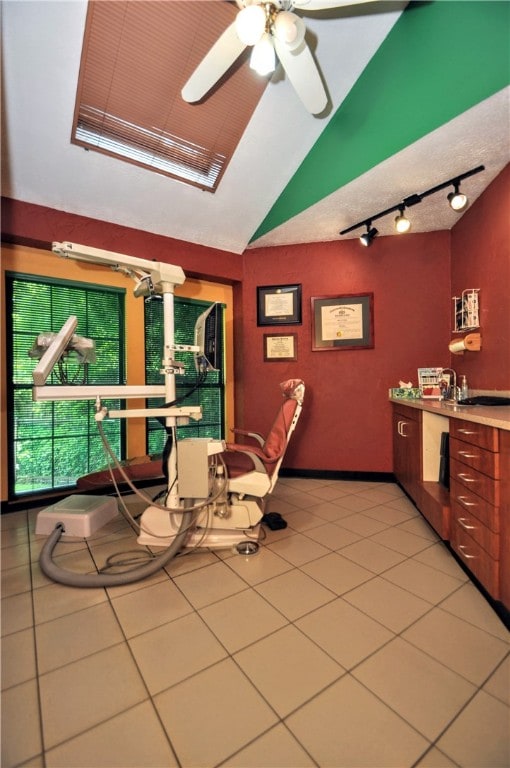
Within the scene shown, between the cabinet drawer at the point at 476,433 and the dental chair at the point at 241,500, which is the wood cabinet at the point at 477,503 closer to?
the cabinet drawer at the point at 476,433

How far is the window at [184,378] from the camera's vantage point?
3.64 m

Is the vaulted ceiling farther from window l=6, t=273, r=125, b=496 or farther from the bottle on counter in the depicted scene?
the bottle on counter

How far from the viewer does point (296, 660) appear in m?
1.30

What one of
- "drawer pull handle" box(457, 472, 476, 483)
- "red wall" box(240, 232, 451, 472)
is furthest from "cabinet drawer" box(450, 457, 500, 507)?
"red wall" box(240, 232, 451, 472)

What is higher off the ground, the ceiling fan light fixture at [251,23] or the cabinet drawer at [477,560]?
the ceiling fan light fixture at [251,23]

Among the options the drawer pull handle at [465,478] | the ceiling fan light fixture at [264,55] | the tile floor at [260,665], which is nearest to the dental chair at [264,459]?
the tile floor at [260,665]

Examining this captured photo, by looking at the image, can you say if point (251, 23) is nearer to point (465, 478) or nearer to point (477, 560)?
point (465, 478)

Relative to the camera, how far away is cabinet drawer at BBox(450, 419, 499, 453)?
1.52 m

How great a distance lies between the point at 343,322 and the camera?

## WHAT IS BEING ASKED
Rewrite the items above as a numbered list and omit the blank lines. Leave out the picture, and include every item.

## EXERCISE OUTPUT
1. Within the scene shown, between the cabinet drawer at the point at 476,433 and the dental chair at the point at 241,500, which is the wood cabinet at the point at 477,503 closer to?
2. the cabinet drawer at the point at 476,433
3. How far is the window at [184,378] from the camera's vantage point?
4. 3.64 m
5. Is the vaulted ceiling farther from window l=6, t=273, r=125, b=496 or farther from the bottle on counter in the depicted scene?
6. the bottle on counter
7. How far from the viewer does point (296, 660) appear in m?
8. 1.30
9. What one of
10. - "drawer pull handle" box(457, 472, 476, 483)
11. - "red wall" box(240, 232, 451, 472)
12. is furthest from "cabinet drawer" box(450, 457, 500, 507)?
13. "red wall" box(240, 232, 451, 472)
14. What is higher off the ground, the ceiling fan light fixture at [251,23] or the cabinet drawer at [477,560]?
15. the ceiling fan light fixture at [251,23]
16. Among the options the drawer pull handle at [465,478] | the ceiling fan light fixture at [264,55] | the tile floor at [260,665], which is nearest to the dental chair at [264,459]?
17. the tile floor at [260,665]
18. Examining this captured photo, by looking at the image, can you say if point (251, 23) is nearer to point (465, 478) or nearer to point (477, 560)?
19. point (465, 478)
20. Relative to the camera, how far away is cabinet drawer at BBox(450, 419, 499, 453)?
21. 1.52 m
22. How great a distance lies between the point at 343,322 and the camera?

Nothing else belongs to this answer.